● **Your instructions**:
Please present the lines of the items as a numbered list, starting at the first line and ending at the line that contains "the broad green leaf at (18,152) →", with both included and blank lines left out.

Data records
────────────────

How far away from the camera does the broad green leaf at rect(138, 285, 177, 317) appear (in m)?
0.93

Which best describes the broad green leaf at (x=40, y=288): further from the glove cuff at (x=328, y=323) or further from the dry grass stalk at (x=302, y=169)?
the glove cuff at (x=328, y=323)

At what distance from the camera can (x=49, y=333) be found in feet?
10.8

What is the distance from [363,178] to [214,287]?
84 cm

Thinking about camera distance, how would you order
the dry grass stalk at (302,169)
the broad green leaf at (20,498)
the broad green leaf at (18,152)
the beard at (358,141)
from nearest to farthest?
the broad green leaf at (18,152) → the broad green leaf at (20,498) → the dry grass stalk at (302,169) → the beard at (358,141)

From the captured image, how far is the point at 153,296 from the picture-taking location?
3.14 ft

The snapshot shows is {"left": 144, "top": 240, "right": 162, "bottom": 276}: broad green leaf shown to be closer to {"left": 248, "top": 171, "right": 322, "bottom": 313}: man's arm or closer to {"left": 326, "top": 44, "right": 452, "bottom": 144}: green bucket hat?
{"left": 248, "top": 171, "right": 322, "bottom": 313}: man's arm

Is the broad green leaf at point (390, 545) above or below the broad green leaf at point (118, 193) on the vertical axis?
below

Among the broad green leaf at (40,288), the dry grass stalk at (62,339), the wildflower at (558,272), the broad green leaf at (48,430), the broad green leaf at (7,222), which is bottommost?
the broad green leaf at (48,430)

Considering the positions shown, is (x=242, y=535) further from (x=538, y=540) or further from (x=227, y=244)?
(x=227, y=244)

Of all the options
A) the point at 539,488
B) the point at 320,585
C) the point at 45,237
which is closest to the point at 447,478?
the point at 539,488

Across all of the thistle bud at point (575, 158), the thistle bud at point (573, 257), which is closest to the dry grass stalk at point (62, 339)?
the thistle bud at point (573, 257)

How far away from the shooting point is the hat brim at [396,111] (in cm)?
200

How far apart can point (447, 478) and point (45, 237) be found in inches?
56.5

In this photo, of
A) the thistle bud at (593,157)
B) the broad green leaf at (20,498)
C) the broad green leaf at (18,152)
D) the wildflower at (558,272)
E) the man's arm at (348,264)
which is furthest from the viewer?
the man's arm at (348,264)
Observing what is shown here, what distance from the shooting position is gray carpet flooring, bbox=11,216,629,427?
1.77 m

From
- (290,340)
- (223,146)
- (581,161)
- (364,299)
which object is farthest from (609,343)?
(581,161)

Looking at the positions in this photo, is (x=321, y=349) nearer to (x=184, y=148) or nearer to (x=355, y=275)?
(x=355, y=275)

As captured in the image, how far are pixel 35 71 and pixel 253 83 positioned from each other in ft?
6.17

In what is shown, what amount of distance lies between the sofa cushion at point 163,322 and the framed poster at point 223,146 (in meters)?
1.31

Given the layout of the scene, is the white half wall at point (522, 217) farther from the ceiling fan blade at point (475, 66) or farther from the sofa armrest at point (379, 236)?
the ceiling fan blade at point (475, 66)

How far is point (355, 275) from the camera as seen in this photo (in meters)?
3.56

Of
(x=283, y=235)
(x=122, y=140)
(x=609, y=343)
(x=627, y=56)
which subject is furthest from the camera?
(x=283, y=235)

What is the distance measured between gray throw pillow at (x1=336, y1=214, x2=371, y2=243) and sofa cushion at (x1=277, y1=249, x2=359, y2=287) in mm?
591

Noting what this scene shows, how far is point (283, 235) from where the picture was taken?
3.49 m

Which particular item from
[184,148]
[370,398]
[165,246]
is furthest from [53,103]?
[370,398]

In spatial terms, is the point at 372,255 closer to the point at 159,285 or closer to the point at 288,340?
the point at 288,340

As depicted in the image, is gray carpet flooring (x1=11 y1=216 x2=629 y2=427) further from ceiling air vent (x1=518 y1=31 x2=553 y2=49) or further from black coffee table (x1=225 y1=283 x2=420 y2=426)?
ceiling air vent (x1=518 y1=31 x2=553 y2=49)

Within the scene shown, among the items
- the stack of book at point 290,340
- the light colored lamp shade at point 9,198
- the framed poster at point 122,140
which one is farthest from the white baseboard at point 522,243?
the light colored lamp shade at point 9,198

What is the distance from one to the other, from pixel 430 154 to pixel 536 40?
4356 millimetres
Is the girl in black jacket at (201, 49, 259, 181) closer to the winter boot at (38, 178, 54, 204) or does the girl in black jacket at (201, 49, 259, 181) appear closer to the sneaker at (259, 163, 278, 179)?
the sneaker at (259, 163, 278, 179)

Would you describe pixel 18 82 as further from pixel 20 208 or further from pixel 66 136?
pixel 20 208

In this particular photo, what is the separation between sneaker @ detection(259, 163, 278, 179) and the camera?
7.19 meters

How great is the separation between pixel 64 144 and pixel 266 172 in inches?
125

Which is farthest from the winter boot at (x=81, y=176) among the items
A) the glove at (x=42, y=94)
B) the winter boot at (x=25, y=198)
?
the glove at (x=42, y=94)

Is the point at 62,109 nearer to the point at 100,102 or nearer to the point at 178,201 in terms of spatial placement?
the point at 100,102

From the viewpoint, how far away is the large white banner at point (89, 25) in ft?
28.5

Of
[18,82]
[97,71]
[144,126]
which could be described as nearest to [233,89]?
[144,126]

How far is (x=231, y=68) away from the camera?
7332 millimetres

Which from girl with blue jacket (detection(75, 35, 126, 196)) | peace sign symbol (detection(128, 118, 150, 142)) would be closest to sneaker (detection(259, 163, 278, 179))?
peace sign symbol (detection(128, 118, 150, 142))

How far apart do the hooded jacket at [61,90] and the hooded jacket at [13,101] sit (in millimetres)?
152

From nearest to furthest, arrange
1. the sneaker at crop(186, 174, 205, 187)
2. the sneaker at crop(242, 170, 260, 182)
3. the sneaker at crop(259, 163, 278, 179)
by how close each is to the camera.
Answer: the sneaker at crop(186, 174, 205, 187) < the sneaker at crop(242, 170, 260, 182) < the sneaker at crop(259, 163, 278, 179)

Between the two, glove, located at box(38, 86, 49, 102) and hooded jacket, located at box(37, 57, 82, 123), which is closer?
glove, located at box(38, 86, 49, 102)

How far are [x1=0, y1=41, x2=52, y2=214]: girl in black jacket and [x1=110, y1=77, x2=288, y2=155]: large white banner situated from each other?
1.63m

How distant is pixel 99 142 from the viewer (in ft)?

────────────────

● **Finished exercise**:
1. How far away from the camera does the broad green leaf at rect(138, 285, 177, 317) appear (in m)?
2. 0.93
3. Which best describes the broad green leaf at (x=40, y=288): further from the glove cuff at (x=328, y=323) or further from the dry grass stalk at (x=302, y=169)?
4. the glove cuff at (x=328, y=323)
5. At what distance from the camera can (x=49, y=333) be found in feet?
6. 10.8
7. What is the distance from [363,178] to [214,287]?
8. 84 cm
9. Thinking about camera distance, how would you order
10. the dry grass stalk at (302,169)
11. the broad green leaf at (20,498)
12. the broad green leaf at (18,152)
13. the beard at (358,141)
14. from nearest to farthest?
15. the broad green leaf at (18,152) → the broad green leaf at (20,498) → the dry grass stalk at (302,169) → the beard at (358,141)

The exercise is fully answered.